Configuration version control is automatic. Every change to a registered agent's system prompt, tool set, or pact is recorded with timestamp and identity of the person who made the change. Reconstructing the agent's configuration at any prior point in time is a database query, not a forensic reconstruction challenge.

The multi-agent responsibility graph is maintained in Armalo's monitoring infrastructure for agent-to-agent interactions within registered agent networks. When an incident involves multiple Armalo-registered agents, the responsibility graph is available directly from the monitoring system.

For legal proceedings, Armalo produces forensic evidence packages: a structured collection of the relevant inference records, configuration versions, behavioral baselines, and monitoring alert history for the period surrounding an incident, with hash verification and chain-of-custody documentation.

Conclusion: Forensic Readiness as Operational Infrastructure

The lesson from the financial technology company incident that opened this post is simple: forensic readiness must be built before incidents occur. The infrastructure required for a credible post-incident investigation is almost identical to the infrastructure required for operational behavioral monitoring — but it must be configured for forensic quality (completeness, tamper evidence, preservation) from the start.

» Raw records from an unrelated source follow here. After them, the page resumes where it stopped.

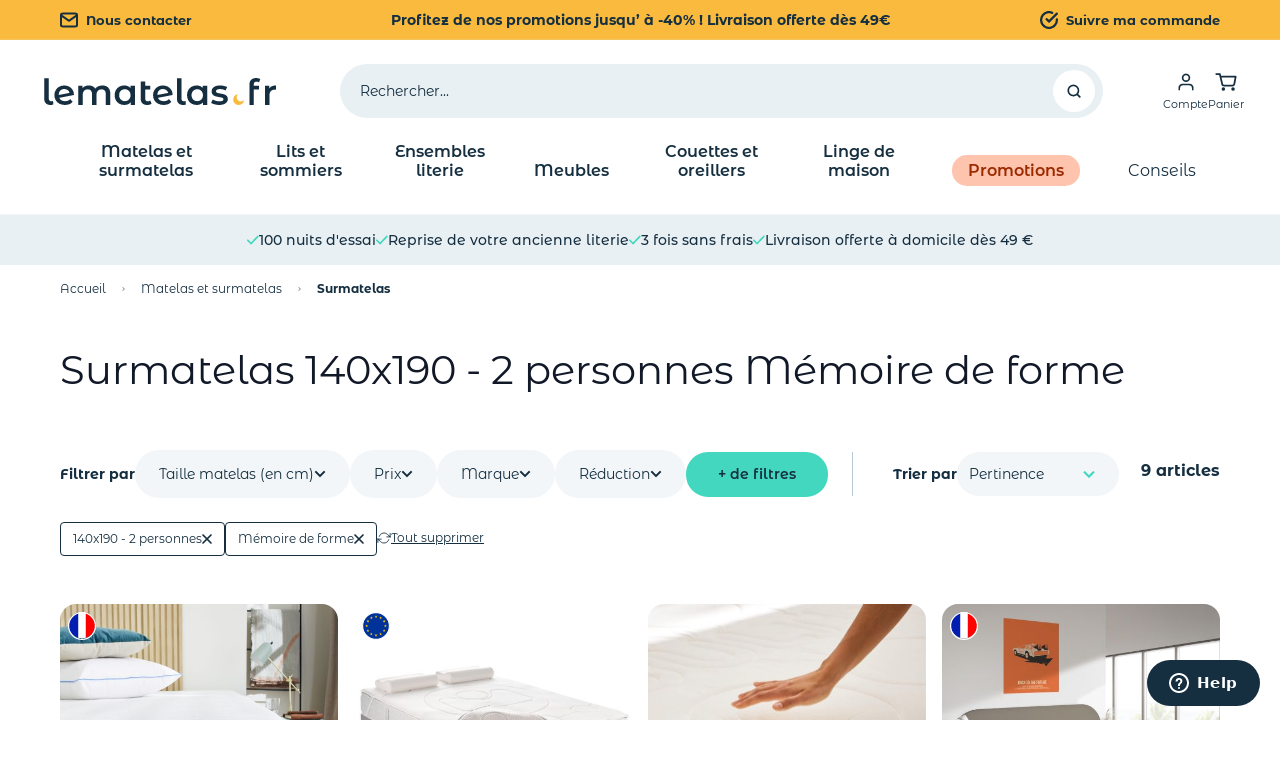

--- FILE ---
content_type: image/svg+xml
request_url: https://www.lematelas.fr/static/version1764751641/frontend/DTLM/ThemeHyvaLM/fr_FR/images/svg/madein/europe.svg
body_size: 427
content:
<svg version="1.1" id="made_in_europe" xmlns="http://www.w3.org/2000/svg" xmlns:xlink="http://www.w3.org/1999/xlink" x="0px" y="0px"
	 viewBox="0 0 48 48" style="enable-background:new 0 0 48 48;" xml:space="preserve">
<style type="text/css">
	.st0{fill:#152F40;}
	.st1{fill:#003399;stroke:#FFFFFF;stroke-width:2;}
	.st2{fill:#FFCC00;}
</style>
<circle class="st1" cx="24" cy="24" r="23"/>
<path class="st2" d="M24,5.3l-0.6,1.8h-1.9L23,8.3l-0.6,1.8L24,9l1.6,1.1L25,8.3l1.6-1.1h-1.9L24,5.3z"/>
<path class="st2" d="M24.6,39.2L24,37.3l-0.6,1.8h-1.9l1.6,1.1l-0.6,1.8L24,41l1.6,1.1L25,40.3l1.6-1.1H24.6z"/>
<path class="st2" d="M8,25l1.6,1.1L9,24.3l1.6-1.1H8.6L8,21.3l-0.6,1.8H5.5L7,24.3l-0.6,1.8L8,25z"/>
<path class="st2" d="M16,7.5l-0.6,1.8h-1.9l1.6,1.1l-0.6,1.8l1.6-1.1l1.6,1.1L17,10.5l1.6-1.1h-1.9L16,7.5z"/>
<path class="st2" d="M10.1,13.3l-0.6,1.8H7.6l1.6,1.1l-0.6,1.8l1.6-1.1l1.6,1.1l-0.6-1.8l1.6-1.1h-1.9L10.1,13.3z"/>
<path class="st2" d="M10.7,31.2l-0.6-1.8l-0.6,1.8H7.6l1.6,1.1l-0.6,1.8l1.6-1.1l1.6,1.1l-0.6-1.8l1.6-1.1H10.7z"/>
<path class="st2" d="M16.6,37L16,35.2L15.4,37h-1.9l1.6,1.1L14.4,40l1.6-1.1l1.6,1.1L17,38.2l1.6-1.1H16.6z"/>
<path class="st2" d="M42.5,23.2h-1.9L40,21.3l-0.6,1.8h-1.9l1.6,1.1l-0.6,1.8L40,25l1.6,1.1L41,24.3L42.5,23.2z"/>
<path class="st2" d="M32,7.5l-0.6,1.8h-1.9l1.6,1.1l-0.6,1.8l1.6-1.1l1.6,1.1L33,10.5l1.6-1.1h-1.9L32,7.5z"/>
<path class="st2" d="M36.9,16.3l-0.6,1.8l1.6-1.1l1.6,1.1l-0.6-1.8l1.6-1.1h-1.9l-0.6-1.8l-0.6,1.8h-1.9L36.9,16.3z"/>
<path class="st2" d="M38.5,31.2l-0.6-1.8l-0.6,1.8h-1.9l1.6,1.1l-0.6,1.8l1.6-1.1l1.6,1.1l-0.6-1.8l1.6-1.1H38.5z"/>
<path class="st2" d="M32.6,37L32,35.2L31.4,37h-1.9l1.6,1.1L30.4,40l1.6-1.1l1.6,1.1L33,38.2l1.6-1.1H32.6z"/>
</svg>


--- FILE ---
content_type: image/svg+xml
request_url: https://www.lematelas.fr/static/version1764751641/frontend/DTLM/ThemeHyvaLM/fr_FR/images/svg/madein/france.svg
body_size: 480
content:
<svg id="made_in_france" width="48" height="48" viewBox="0 0 48 48" fill="none" xmlns="http://www.w3.org/2000/svg">
    <mask id="mask0" mask-type="alpha" maskUnits="userSpaceOnUse" x="1" y="0" width="46" height="45">
        <circle cx="24" cy="22.5" r="21.5" fill="#C4C4C4" stroke="white" stroke-width="2"/>
    </mask>
    <g mask="url(#mask0)">
        <rect x="0" y="0" width="30" height="48" fill="#021EB0"/>
        <rect x="17.5371" y="0" width="30" height="48" fill="white"/>
        <rect x="30.4629" y="0" width="30" height="48" fill="#FF0000"/>
    </g>
    <circle cx="24" cy="24" r="23" stroke="white" stroke-width="2"/>
</svg>
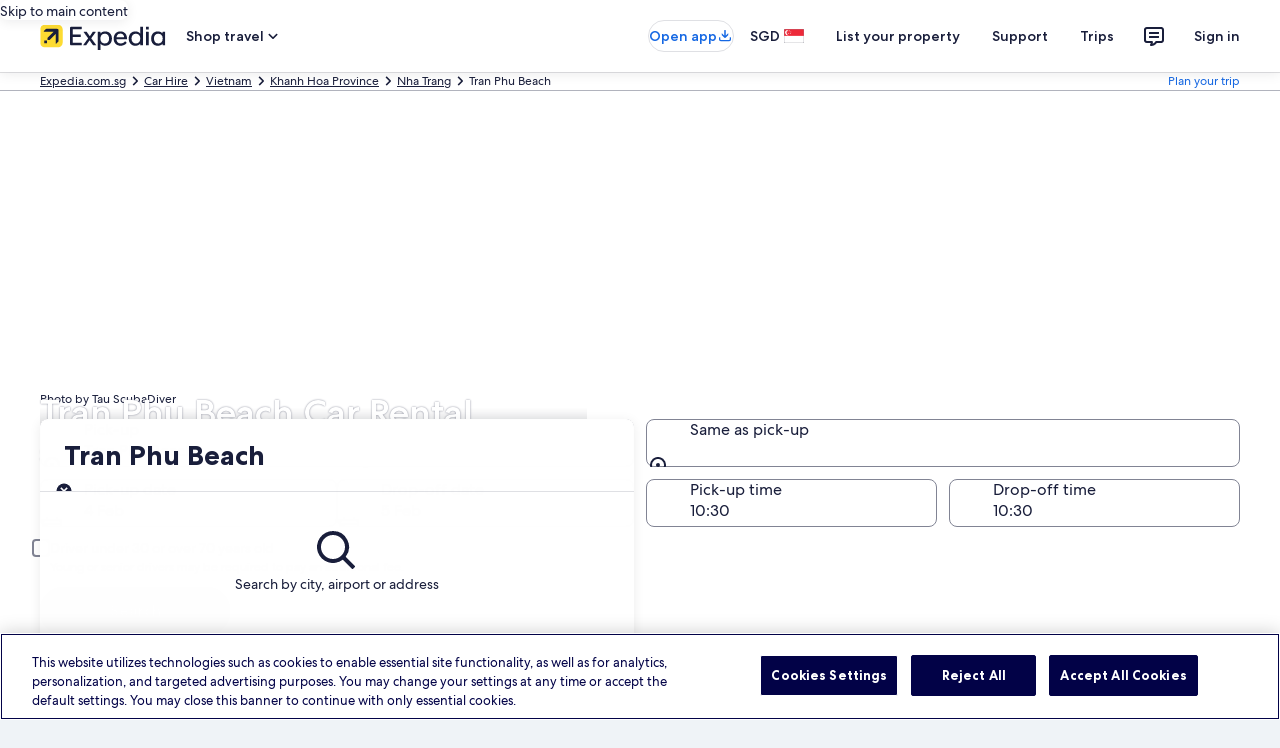

--- FILE ---
content_type: image/svg+xml
request_url: https://a.travel-assets.com/travel-assets-manager/pictogram-bex/light__trophy.svg
body_size: 297
content:
<svg xmlns="http://www.w3.org/2000/svg" fill="none" viewBox="0 0 48 48"><path fill="#94B6CC" fill-rule="evenodd" d="m29 25.946 8.354-4.557a5 5 0 0 0 2.581-3.892L40 16.85V12H29v13.946ZM26 31V9h15a2 2 0 0 1 2 2v6l-.08.796a8 8 0 0 1-4.13 6.227L26 31ZM22 31V9H7a2 2 0 0 0-2 2v6l.08.796a8 8 0 0 0 4.13 6.227L22 31Zm-3-5.054V12H8v4.85l.065.647a5 5 0 0 0 2.58 3.892L19 25.946Z" clip-rule="evenodd"/><path fill="#337197" d="M18 36h.863a3.137 3.137 0 0 0 1.502-5.892L11 25V8a3 3 0 0 1 3-3h20a3 3 0 0 1 3 3v17l-9.365 5.108A3.137 3.137 0 0 0 29.137 36H30v2H18v-2Z"/><path fill="#191E3B" d="M15 36a1 1 0 0 0-1 1v1a2 2 0 0 1-2 2 1 1 0 0 0-1 1v3h26v-3a1 1 0 0 0-1-1 2 2 0 0 1-2-2v-1a1 1 0 0 0-1-1H15Z"/><path fill="#FDDB32" d="M23.288 11.161c.226-.687 1.198-.687 1.424 0l1.177 3.569h3.776c.729 0 1.03.935.436 1.36l-3.045 2.18 1.169 3.547c.227.69-.56 1.267-1.15.845L24 20.459l-3.076 2.203c-.59.422-1.376-.156-1.149-.845l1.17-3.547-3.046-2.18c-.593-.425-.293-1.36.436-1.36h3.776l1.177-3.569Z"/></svg>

Organizations that treat forensic readiness as a compliance overhead to be minimized will find themselves unable to investigate their own incidents, unable to demonstrate compliance to regulators, and unable to attribute liability in legal proceedings. The cost of forensic-quality logging is modest relative to the total cost of deploying AI agents; the cost of inadequate forensic infrastructure is measured in regulatory penalties, legal fees, and unresolved customer harm.

Invest in the infrastructure before you need it. Configure tamper-evident, complete inference records. Version-control all configuration. Maintain behavioral baselines. Define legal hold procedures before they are triggered. Document the chain of custody for evidence collected in routine operations.

When an incident occurs — and at scale, they will — you will have the records needed to understand what happened, why it happened, and what must change to prevent it from happening again.

Key Takeaways:

• AI agent forensics requires: LLM inference records (full context window), tool call attribution, memory access records, and configuration version history.
• Evidence preservation must begin before incidents — post-incident collection is usually too late for critical evidence.
• LLM session reconstruction: verify record integrity, reconstruct full context window, characterize output against baseline, attribute root cause.
• Multi-agent investigation requires building a responsibility graph and using counterfactual analysis to establish causal contribution.
• Prompt injection forensics: look for instructions in data fields, behavior unexplained by data, and content inconsistency in inter-agent communications.
• Armalo's forensic evidence packages provide the organized, hash-verified evidence records needed for regulatory and legal proceedings.